I'm reading this book about Orson Welles. It seems amazing that he has this continuous access to anecdotes from the whole range of his past. But it does seem that's the way it happens when you do a lot of interviews, you sort of accumulate your pat, trademark stories. They get repeated in interview after interview and it keeps them kind of present for you because you're constantly accessing them to do your number. They're certainly lies by the third time you've said them, because by then you're not remembering the incident you're recounting, you're remembering the earlier times you told the story. It's hard work though. By then it's a performance, and so has that kind of "truth" instead. It's funny because... on top of everything else, I don't trust memory, even the first time.

That's another thing about people asking me how autobiographical that GO NOW book is. If I wanted to write an autobiograpy, I would have tried. I don't think I'm capable of doing that because I don't trust myself. I KNOW THEY'RE ALL LIES. Not because they're intended to be but because there's too many factors at work when someone is trying to tell the truth. They have too many vested interests. They're just as likely to put themselves in a negative light that's not fair to them as they are to put themselves in a positive light. It's much more honest to tell lies than to claim you're telling the truth. It's a more honest self-portrait to write a novel than to write a memoir. It feels that way to me. Or maybe just describe what happens when you're asleep the way Burroughs did.


PSF: What kind of new stuff are you working on?

I'm working on two books that I add a few sentences to every day. One is a novel and the other is a collection of stories, but the stories are all in the same voice, like a novel. The novel is set among poets in New York in the early '70s and the stories are by this suicidally depressed middle-aged artist. It's funny that I'm telling you this. I live such a solitary life and all I do is sit at the computer and type a little bit, then I reach over and grab a book and read it, talk on the phone maybe once in a while, music playing. But my world is so small and I'm so much inside my own head, I don't know how to talk to another person. (laughs)

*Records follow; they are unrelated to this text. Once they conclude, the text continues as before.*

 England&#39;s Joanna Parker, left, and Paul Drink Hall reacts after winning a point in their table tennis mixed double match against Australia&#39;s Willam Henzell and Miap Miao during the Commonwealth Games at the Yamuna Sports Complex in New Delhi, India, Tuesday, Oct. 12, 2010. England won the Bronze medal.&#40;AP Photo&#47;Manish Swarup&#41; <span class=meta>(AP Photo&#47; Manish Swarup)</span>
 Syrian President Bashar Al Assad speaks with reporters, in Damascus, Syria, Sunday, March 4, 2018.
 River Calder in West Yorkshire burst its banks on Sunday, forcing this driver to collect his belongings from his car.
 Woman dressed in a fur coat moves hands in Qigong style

It's like this is unreal. You sent me a list of questions before about my work-I've seen all those questions before. When I went out a year ago with the book on a reading tour, I did a ton of interviews. I got to tell you- I don't have it anymore. It's just totally unreal to me. I'm not at the point where I can entirely treat it as a joke and put you on because I don't have the creative energy to do it. I'm too dull of a person. I can't muster the initiative to do that. But I don't have any faith in the importance of telling you things because I don't believe that I even know what's going on in that way. That's why I have to write these fucking books- I can't tell what's up from moment to moment so I have to do something. I make up these books that try to be real even though they're not the truth. (laughs) It's just completely ridiculous, the whole situation.

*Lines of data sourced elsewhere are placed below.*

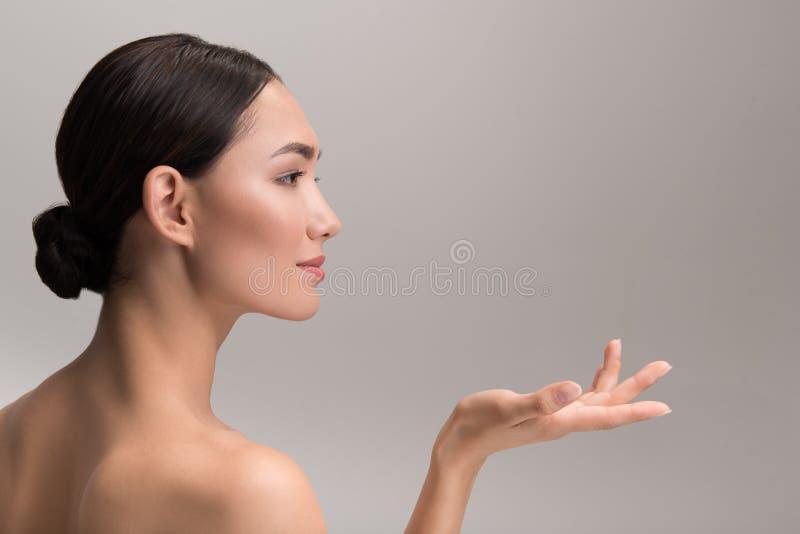 Очаровательная дама держит незримый продукт в руке стоковая фотография rf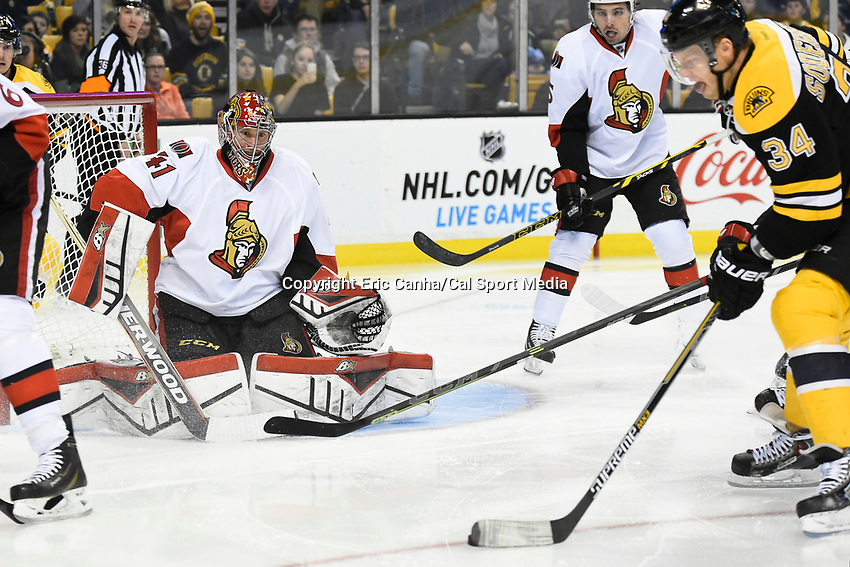January 3, 2015 - Boston, Massachusetts, U.S. - Ottawa Senators goalie Craig Anderson (41) keeps his eyes on the puck controlled by Boston Bruins center Carl Soderberg (34)  during the NHL game between the Ottawa Senators and the Boston Bruins held at TD Garden in Boston Massachusetts. Eric Canha/CSM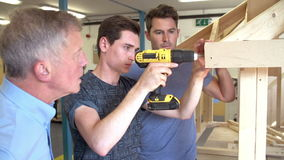 Teacher Helping College Student Studying Carpentry stock video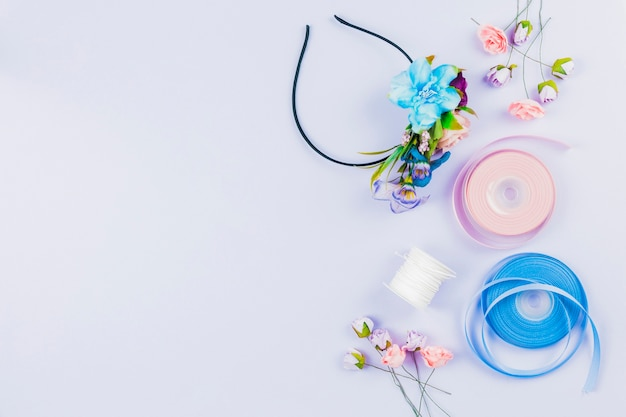 Handmade hairband made with artificial flowers; spool and ribbon on white backdrop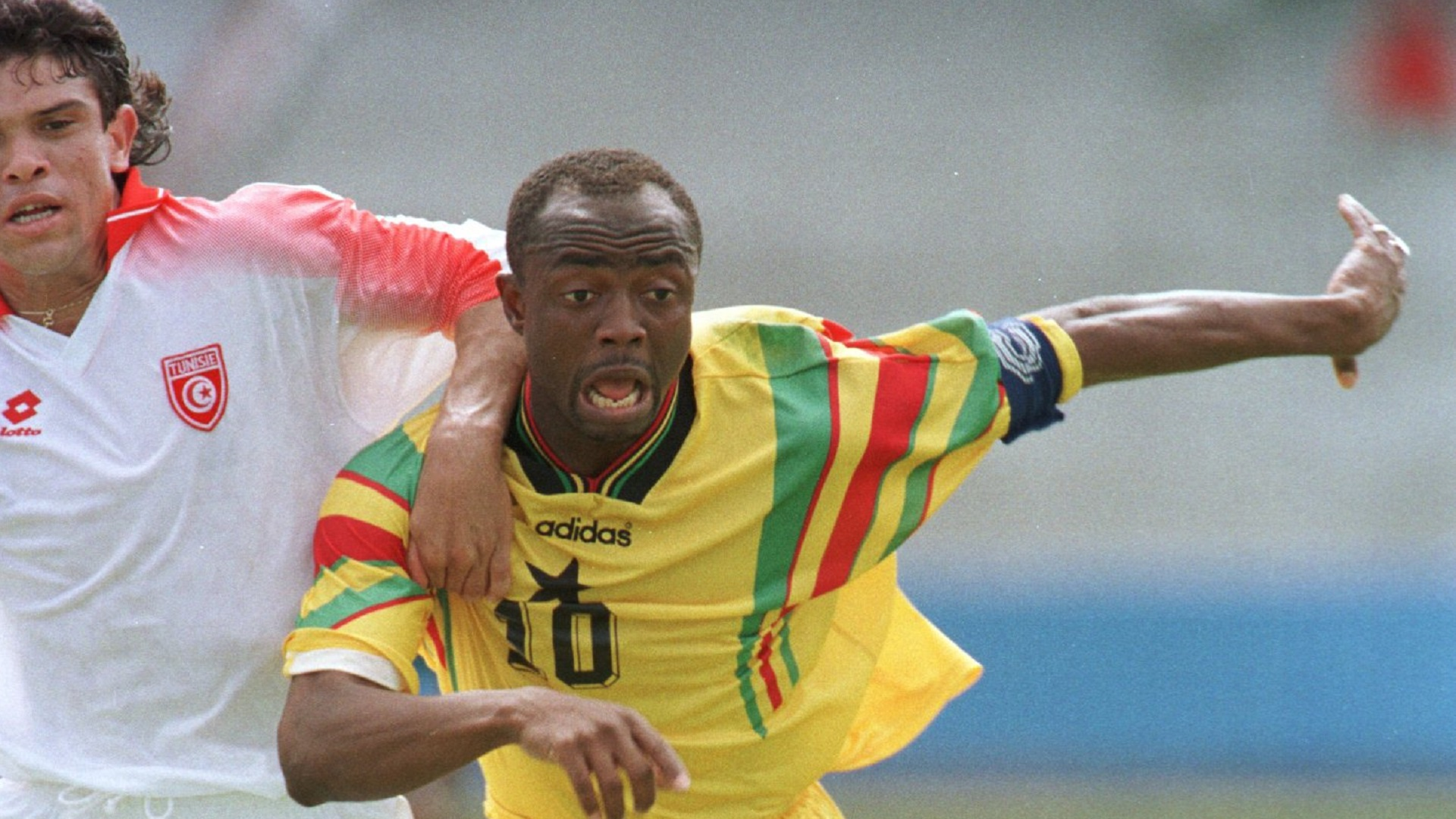 Ghana's Abedi Pele chases the ball during Ghana's 2-1 victory today at Port Elizabeth in the First round of the 1996 African Cup of Nations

PSF: Have you seen the same thing in other writers?

You see writers give interviews and it's usually pretty pathetic. They take themselves so seriously. I could see how that happens because you're sitting there inside your own head all day long. It's hard work writing so you start to think it's important. It's so hard and you think 'why the hell are you doing this?' It's meaningless really. Nobody's forcing you to do this. It's just pathetic. I've been thinking about this lately. 'What is art?' It's such a weird mix of attitudes that you have to take to it. Treating it like the most important thing in the world like your life depends on it. In a way, for the person making it, it's the case.

It's classic- what is there in life but love and work? That's all there is. 'But what am I committing myself to with such devotion?' The conclusion I came to is that it's completely a game. It's an attempt to come up with material that will stimulate one's faculties. It's like giving a massage. You create a book or movie or record, it's just trying to engage for pleasure, for the pleasure of the engagement itself, like exercise, to stimulate the audience's faculties and one's own. What can we do? We can think, we can feel, we can taste, we can see, we can hear, we can smell (you usually don't see that in art). It's just a game to engage those faculties so that they get off. That's all you're doing. It's like designing little games, these complexes of stimuli.

PSF: That brings up an interesting idea I've thought about. There was an article that questions the whole purpose of art, saying 'with all the injustices in the world, you should stop wasting your time with something as trivial as art.'

But you need that stimuli to care about ANYTHING. Otherwise you might as well be shut up in a box somewhere. It's not trivial. It's like how you need 15 or 20 minutes of sunlight every day just to keep your sanity. It's as important as anything. I don't give a fuck about politics. The moment somebody gets righteous, you know they're a fool. Take care of yourself -don't tell me how to take care of myself. I got my own opinions and beliefs about justice and injustice and my own sense of ethics about it. It doesn't take much wisdom to see how there's been more damage done throughout history by people who were sure about the way people should behave than there has been by people who didn't give a fuck. It's been the religious leaders who have done all the killing!


PSF: How do you evaluate your own work? Are you a harsh critic of your stuff?

I try not to look back. I know that I did my best at the time and it's easy for me to succumb to saying it's total shit or it's a timeless masterpiece. Neither one really is going to make much difference one way or another.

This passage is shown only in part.